Frank Chen

Frank Chen

email newsletter #11

creative laboratories

We should have more creative laboratories in our lives.

I think in our heart of hearts, we're all creative people, we just haven't cultivated the right environment to consistently bring it out. Instead, it's common to get stuck at the level of assuming that creativity is some innate skill.

What is a creative laboratory? This video of John Mayer just screwing around with music in his house captures it really well.

Call it a place to experiment, a sandbox, or a creative laboratory - the idea is to fuck around and discover new things, break out of the old habits that we've grown accustomed to and to follow interesting.

What does this environment enable?

  1. non-judgmental spamming of ideas
  2. low risk
  3. random constraints

Back when I was still bboying, there were days where we would structure "cyphers" (a circle where you jump in and do your stuff). No time limit, completely optional, and good vibes all around. If you crashed or made mistakes, no one gave a shit.

The whole point was to spam new ideas without fear of judgment. (Sound familiar?) It was low risk in that it wasn't a battle or competition. No money, pride, or ego was on the line.

You see this with bboys quite frequently - bboy Menno and Victor come to mind. They're in their studios or garages just playing.
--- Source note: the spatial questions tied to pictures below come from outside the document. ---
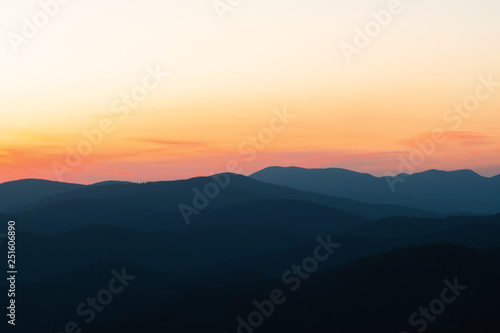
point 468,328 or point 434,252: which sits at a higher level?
point 434,252

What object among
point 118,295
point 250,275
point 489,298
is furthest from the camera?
point 250,275

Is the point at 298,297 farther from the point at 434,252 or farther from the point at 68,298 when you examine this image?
the point at 68,298

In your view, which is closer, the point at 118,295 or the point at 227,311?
the point at 227,311

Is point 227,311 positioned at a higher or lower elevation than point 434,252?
lower

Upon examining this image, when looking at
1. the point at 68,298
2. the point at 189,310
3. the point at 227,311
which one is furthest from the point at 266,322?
the point at 68,298

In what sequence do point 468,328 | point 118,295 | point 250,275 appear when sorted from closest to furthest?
point 468,328
point 118,295
point 250,275

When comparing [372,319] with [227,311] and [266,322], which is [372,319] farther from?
[227,311]

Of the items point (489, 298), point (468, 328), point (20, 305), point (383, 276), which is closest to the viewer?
point (468, 328)

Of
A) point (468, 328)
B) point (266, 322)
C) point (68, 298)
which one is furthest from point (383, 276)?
point (68, 298)

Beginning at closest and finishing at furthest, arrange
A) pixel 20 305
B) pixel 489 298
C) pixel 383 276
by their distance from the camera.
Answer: pixel 489 298, pixel 383 276, pixel 20 305
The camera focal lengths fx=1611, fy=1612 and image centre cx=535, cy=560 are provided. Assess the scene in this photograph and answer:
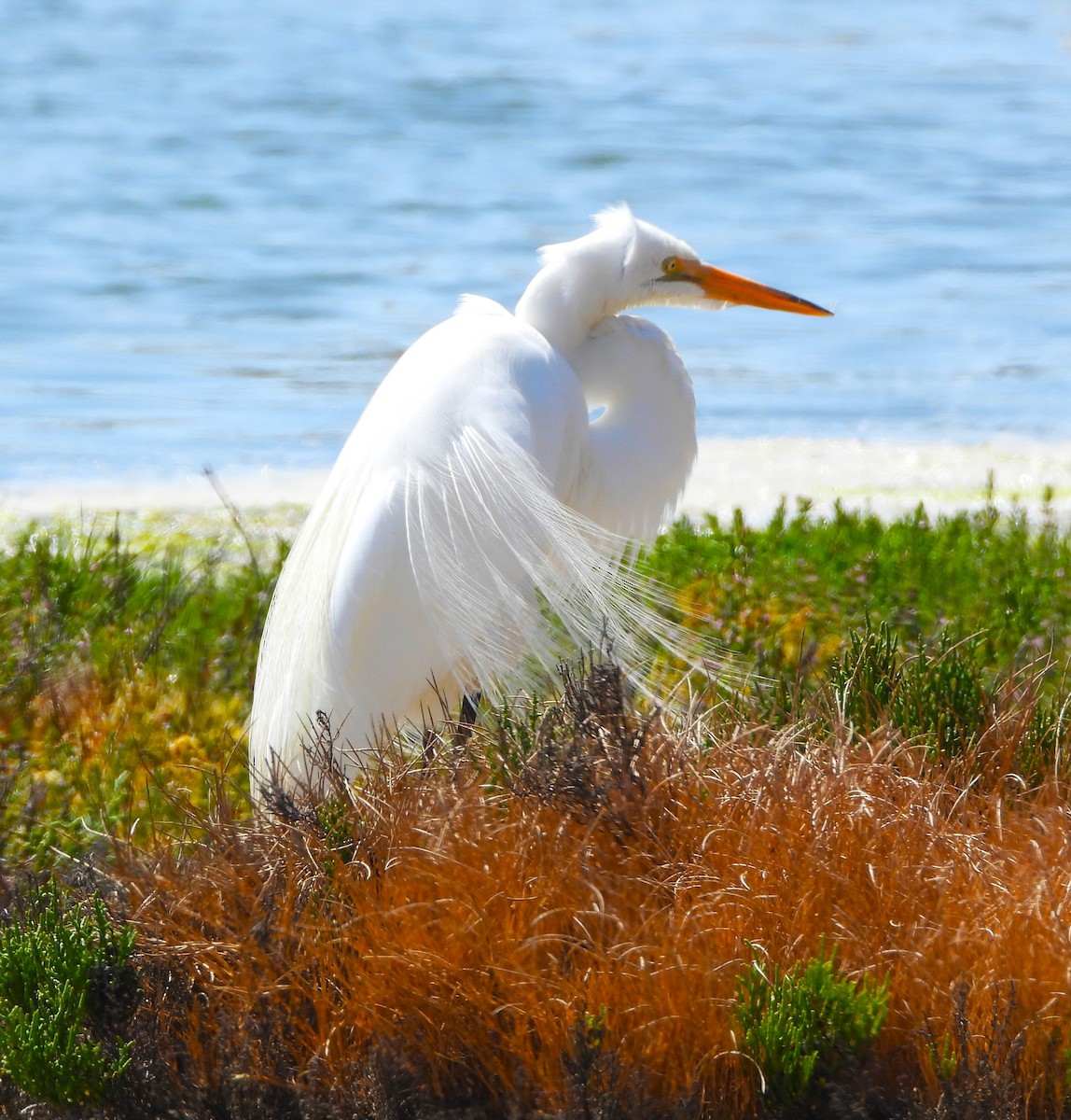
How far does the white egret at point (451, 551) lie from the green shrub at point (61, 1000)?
0.63m

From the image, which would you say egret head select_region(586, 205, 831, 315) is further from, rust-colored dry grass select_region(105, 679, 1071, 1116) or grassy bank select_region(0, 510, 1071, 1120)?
rust-colored dry grass select_region(105, 679, 1071, 1116)

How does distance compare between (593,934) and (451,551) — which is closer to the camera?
(593,934)

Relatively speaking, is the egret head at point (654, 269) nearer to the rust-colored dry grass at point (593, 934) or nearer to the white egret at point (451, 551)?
the white egret at point (451, 551)

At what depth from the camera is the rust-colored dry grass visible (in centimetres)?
216

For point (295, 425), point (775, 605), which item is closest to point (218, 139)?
point (295, 425)

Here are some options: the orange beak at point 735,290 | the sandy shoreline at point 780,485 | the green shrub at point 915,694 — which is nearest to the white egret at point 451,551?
the orange beak at point 735,290

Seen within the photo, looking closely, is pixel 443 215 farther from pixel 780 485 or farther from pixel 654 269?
pixel 654 269

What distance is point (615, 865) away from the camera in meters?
2.47

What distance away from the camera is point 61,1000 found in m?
2.18

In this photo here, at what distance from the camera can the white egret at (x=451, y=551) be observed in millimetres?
3250

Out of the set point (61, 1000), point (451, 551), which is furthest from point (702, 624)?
point (61, 1000)

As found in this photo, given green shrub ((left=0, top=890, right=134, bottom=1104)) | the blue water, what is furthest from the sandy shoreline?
green shrub ((left=0, top=890, right=134, bottom=1104))

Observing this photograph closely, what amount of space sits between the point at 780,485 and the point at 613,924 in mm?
5692

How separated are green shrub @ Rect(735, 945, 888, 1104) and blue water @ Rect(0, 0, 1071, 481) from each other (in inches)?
272
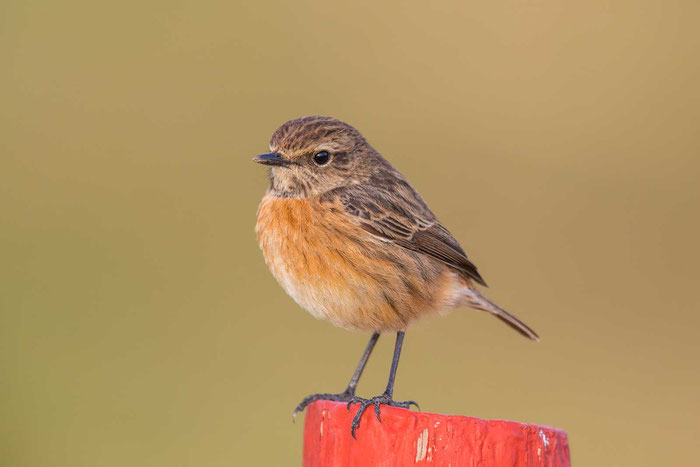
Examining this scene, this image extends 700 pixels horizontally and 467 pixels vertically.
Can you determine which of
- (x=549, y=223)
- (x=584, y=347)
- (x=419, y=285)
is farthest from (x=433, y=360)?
(x=419, y=285)

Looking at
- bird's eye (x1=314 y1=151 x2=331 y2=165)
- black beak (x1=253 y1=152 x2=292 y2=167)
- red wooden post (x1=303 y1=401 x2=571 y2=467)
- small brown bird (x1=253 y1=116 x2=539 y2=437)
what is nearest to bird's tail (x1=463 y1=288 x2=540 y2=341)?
small brown bird (x1=253 y1=116 x2=539 y2=437)

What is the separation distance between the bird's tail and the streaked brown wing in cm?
10

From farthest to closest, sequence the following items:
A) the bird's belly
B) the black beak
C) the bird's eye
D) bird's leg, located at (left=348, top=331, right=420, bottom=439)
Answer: the bird's eye < the black beak < the bird's belly < bird's leg, located at (left=348, top=331, right=420, bottom=439)

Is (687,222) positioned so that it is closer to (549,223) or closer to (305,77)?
(549,223)

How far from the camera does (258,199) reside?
9789 millimetres

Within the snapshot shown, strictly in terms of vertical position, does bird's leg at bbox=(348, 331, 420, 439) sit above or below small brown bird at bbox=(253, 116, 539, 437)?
below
What about constraints? If you're accustomed to doing the same thing - toprock, some footwork, a power move, and then a freeze, that's a neural pathway that's well worn. When you're playing around the key is to break out of that. Maybe do the same thing but only use your right hand. Throw a freeze every time you transition out of a power move. Do only airchairs in one set.

By doing this, you start breaking habits, digging up new movement modalities that were previously unexplored, and mapping out new experiences. You're purposefully "doing something different", but in the larger picture, what you're really doing is crafting an environment that promotes creativity.

Let's talk about creative laboratories in cooking.

Most of the time, we don't spam random ideas in the kitchen because we don't want to face the disappointment of our guests or serve something bad.

Serving guests (in the traditional sense) is not the time to be experimenting. But in the process of finding what works, you're gonna fuck up, you're gonna throw something out at some point, or just eat weird tasting food (because someone is has to taste it).

Non-judgmental trying takes place in the test kitchen. This is the time and place to have that dialogue. Because it's a test kitchen, there's no risk. You're not going to get a 1-star Yelp review. The worst is some private critical feedback, and that'll mainly serve to help you adjust.

With constraints, when I was cooking more often in my supper club, I limited myself to three random ingredients that I had to build a menu around. The characteristics of those ingredients helped limit the scope of what I was doing and forced me to use unknown ingredients in different ways. Don't get me started on how much weird tasting shit I produced. But there were some very interesting meals, and that's what I was going for.

Creative laboratories in jiujitsu help me with skill development.

Going at "high intensity", like in a bboy battle, or executing a dinner menu, will force you to go down the most well-known neural pathways because those are the ones that are second nature. In jiujitsu, you're not going to be working your B or C game when someone is coming for your neck. "A" game only.

Again, the creative laboratory is the time and place to play around and discover new neural pathways. During these times, don't judge movement as good or bad - it's exploration. Get caught in a submission? Lose position? You're training with trusted partners in an experimental mindset. There are no medals, money, or pride on the line. Purposefully get entrenched into positions you might not find yourself in and find ways to work out of them. Skill development works best when you're in a low-ego state.

You can choose to impose optional constraints to further break out of bad habits - don't use your left hand, only play certain guards, look for only triangle chokes throughout your entire roll, or impose time limits on getting a sweep or a pass.

I think you get the gist. Creative laboratories are purposefully crafted environments meant to break you out of entrenched habits. If you're not having fun, you're doing it wrong.